The effects of nitrogen fertilizer on the yield components and stem shearing strength of three canola (Brassica napus L.) varieties Okapi, Opera, and Zarfam were conducted in 2008. The amount of nitrogen fertilizer and variety had significant effect on plant height and biomass yield (P < 0.01), and only variety had significant effect on the length of petiole and siliques at 1% confidence (RCBD analyses with LSD 5% for means). Nitrogen fertilizer had no influence on the amount of seeds in canola siliques. Increased nitrogen fertilizer application enhances plant taller with lower stem diameters while, shearing energy will be decreased. There was no relationship between the cellulose content of the stem piths and level of nitrogen fertilizer. The Opera variety and the serrated knife yielded higher shearing strengths and shearing energy than others and knife tilt angle had significant effects on the stem shearing.

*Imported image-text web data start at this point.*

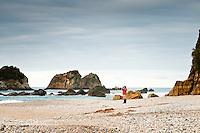 A woman on remote, wild West Coast beach - South Westland, West Coast, New Zealand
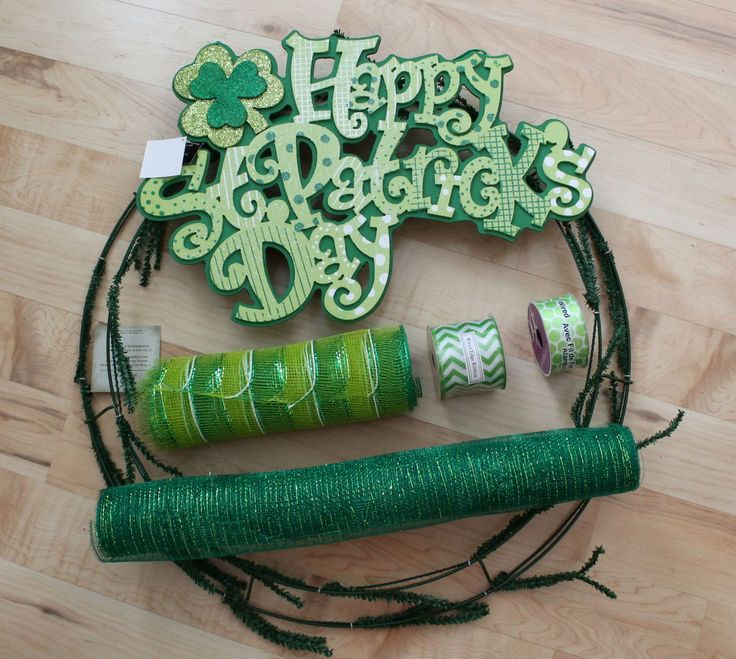 St.  Patrick's Day is a festive and fun Irish tradition that has become a  classic American holiday over the years.  The green color hues provide a  creative opportunity to craft festive wreaths for the celebration.   This mesh ribbon wreath tutorial is really all about happiness!  It was  just as fun to make as it is to look at.  The chevron and Polk-a-dot  ribbon add to the whimsical lettering on the sign.  Follow along to  craft this mesh wreath all by yourself!Giveaway Contest Rules!You…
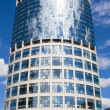 High skyscraper with clouds reflections — Stock Photo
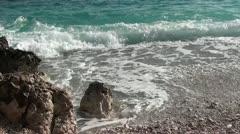 Sea waves washing pebble beach Stock Footage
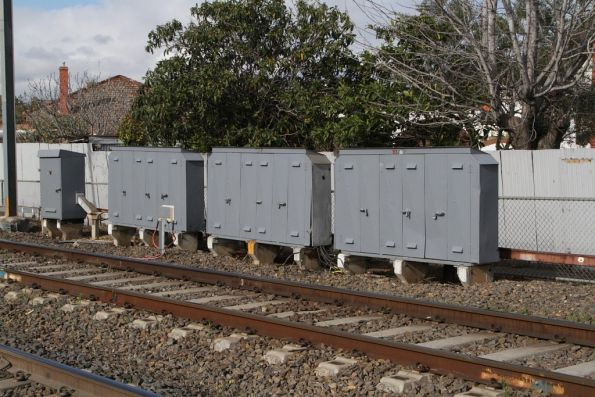VR-era relay boxes beside the tracks near Essendon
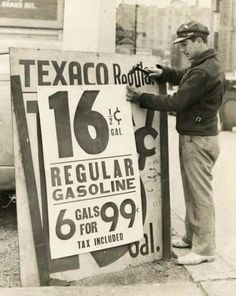 6 gallons for a buck. Gas station prices at Roosevelt and Wabash, c.1939, Chicago.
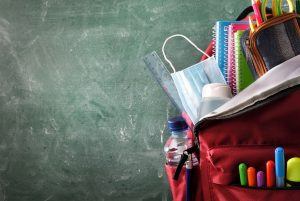 Backpack with school supplies, including mask and sanitizer, with green blackboard in background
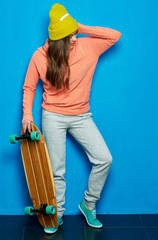 Girl holding skateboard and looking down.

Key words: Canola, Yield, Silique, Stem shearing, Nitrogen.

INTRODUCTION

Growth and development of winter oilseed rape is more complicated to describe than that of cereals, because of some principal stages overlap widely [9]. Oilseed rape has a relatively high demand for nitrogen, because content of this nutrient in seeds and plant tissues is greater than in most grain crops [16]. Different results of nitrogen effects on canola yield and its components have been reported [1,5,12,13].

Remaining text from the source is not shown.